Etats-Unis, 2004-2014

Le Bélial’, 2015, 448 p. et collection Folio SF, 2017, 512 p.

Ken Liu, auteur étatsunien d’origine chinoise, s’est fait remarquer dans l’hexagone via un certain nombre de nouvelles ou novellas, parmi lesquelles L’Homme qui mit fin à l’histoire. Il n’est donc guère étonnant de voir un recueil de ce type de textes, inédit sous cette forme, être enfin publié, avant sans doute des traductions de romans. Toutefois, cette édition en poche souffre d’un gros défaut : les titres originaux et surtout les dates de publication, en anglais et en français, ne sont jamais précisés [1].

S’il y a un thème qui semble fédérer nombre d’histoires de Ken Liu, c’est bien la mémoire. Dans « Renaissance », des extra-terrestres ayant envahi la Terre offrent de nouvelles vies aux humains, mais au prix de l’effacement de certains de leurs souvenirs ; le personnage principal finira par rejeter ce refoulement, non sans s’interroger sur la question de la vengeance. « Emily vous répond » aborde les choses sous l’angle humoristique, celui d’une rubrique de courrier des lecteurs interrogeant la possibilité de gommer les déceptions amoureuses, engendrant de la sorte de véritables imbroglios. « Trajectoire » en constitue d’une certaine manière le pendant inverse. La nouvelle relate en effet la vie de Lena, ou plutôt ses différentes vies, permises par l’invention d’un traitement de rajeunissement perpétuel. L’interrogation sur cette dernière demeure toutefois partielle, et le texte vaut davantage par la forme d’art mise en scène, consistant à travailler des cadavres conservés en révélant tout ou partie de leur anatomie. La nouvelle éponyme est à mettre à part. On a là sans doute le récit le plus personnel de l’ensemble, à travers la vie et les souvenirs d’un sino-américain, dont le désir d’intégration dans la vie du pays paternel l’éloigne de sa mère chinoise, avant qu’il ne redécouvre, après la mort de celle-ci, les origami magiques qu’elle fabriquait pour lui enfant… Les touches de fantastique transcendent encore davantage la puissance émotionnelle de ce très beau texte.

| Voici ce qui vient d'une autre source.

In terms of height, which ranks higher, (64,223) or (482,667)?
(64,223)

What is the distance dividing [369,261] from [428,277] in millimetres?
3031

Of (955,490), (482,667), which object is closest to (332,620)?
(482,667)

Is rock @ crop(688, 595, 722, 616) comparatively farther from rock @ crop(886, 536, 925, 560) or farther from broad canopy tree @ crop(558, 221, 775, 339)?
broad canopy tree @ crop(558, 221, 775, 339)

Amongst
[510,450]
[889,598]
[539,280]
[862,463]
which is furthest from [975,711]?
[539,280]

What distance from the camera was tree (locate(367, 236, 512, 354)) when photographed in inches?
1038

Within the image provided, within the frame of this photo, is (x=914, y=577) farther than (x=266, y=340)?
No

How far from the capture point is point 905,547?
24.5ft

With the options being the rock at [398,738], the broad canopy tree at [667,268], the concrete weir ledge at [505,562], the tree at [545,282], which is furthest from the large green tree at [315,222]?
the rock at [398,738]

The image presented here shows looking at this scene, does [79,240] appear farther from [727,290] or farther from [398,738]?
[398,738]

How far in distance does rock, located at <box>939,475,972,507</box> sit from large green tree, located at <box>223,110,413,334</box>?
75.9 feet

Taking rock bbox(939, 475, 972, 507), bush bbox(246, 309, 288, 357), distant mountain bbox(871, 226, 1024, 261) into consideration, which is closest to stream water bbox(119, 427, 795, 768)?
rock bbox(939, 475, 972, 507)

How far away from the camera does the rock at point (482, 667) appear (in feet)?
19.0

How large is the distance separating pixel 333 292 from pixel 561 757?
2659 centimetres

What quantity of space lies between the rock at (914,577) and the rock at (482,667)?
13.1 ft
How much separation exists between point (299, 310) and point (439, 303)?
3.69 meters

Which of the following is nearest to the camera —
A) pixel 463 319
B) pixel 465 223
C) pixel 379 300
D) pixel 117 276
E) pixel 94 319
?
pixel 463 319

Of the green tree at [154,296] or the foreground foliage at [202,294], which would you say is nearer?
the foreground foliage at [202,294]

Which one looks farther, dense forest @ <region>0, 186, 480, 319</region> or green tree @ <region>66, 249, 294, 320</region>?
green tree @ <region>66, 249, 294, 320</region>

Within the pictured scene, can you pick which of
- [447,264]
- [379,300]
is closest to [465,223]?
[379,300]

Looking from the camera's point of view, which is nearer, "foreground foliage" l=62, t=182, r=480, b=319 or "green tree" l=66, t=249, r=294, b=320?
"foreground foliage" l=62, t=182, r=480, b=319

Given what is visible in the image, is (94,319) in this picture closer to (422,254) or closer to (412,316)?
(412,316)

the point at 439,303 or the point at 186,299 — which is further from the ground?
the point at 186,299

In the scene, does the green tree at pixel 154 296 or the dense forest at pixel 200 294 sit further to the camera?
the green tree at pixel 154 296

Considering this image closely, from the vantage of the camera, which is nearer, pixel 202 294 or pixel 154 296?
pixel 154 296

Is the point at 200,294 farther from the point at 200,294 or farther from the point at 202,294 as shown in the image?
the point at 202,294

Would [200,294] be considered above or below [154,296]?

L’intelligence artificielle est l’autre thème clef de La Ménagerie de papier. « Les algorithmes de l’amour  » dévoilent ainsi les affres d’une créatrice de poupées androïdes extrêmement élaborées, qui ne surmonte pas le deuil de son premier bébé et finit par assimiler programmation informatique et destinée humaine. «  Faits pour être ensemble » aborde un problème crucial, celui des assistants numériques et de notre dépendance croissante à leur égard. Toutefois, Ken Liu fait preuve, comme cela lui arrive parfois, d’un didactisme un peu pesant, et surtout, le dénouement de son récit cultive l’ambiguïté, l’espoir d’une utilisation finalement raisonnée et raisonnable de ces instruments de la part des utilisateurs et des entreprises, l’impression persistante de rester au milieu du gué. « L’Oracle » peut être rapproché de la même problématique. Le procédé permettant de découvrir une scène de sa vie future, et de repérer ainsi à l’avance des meurtriers (on pense bien sûr à Minority Report), est ici contourné, au profit d’un éloge de la liberté, malgré tout, émancipation en actes vis-à-vis des machines et de leur programmation.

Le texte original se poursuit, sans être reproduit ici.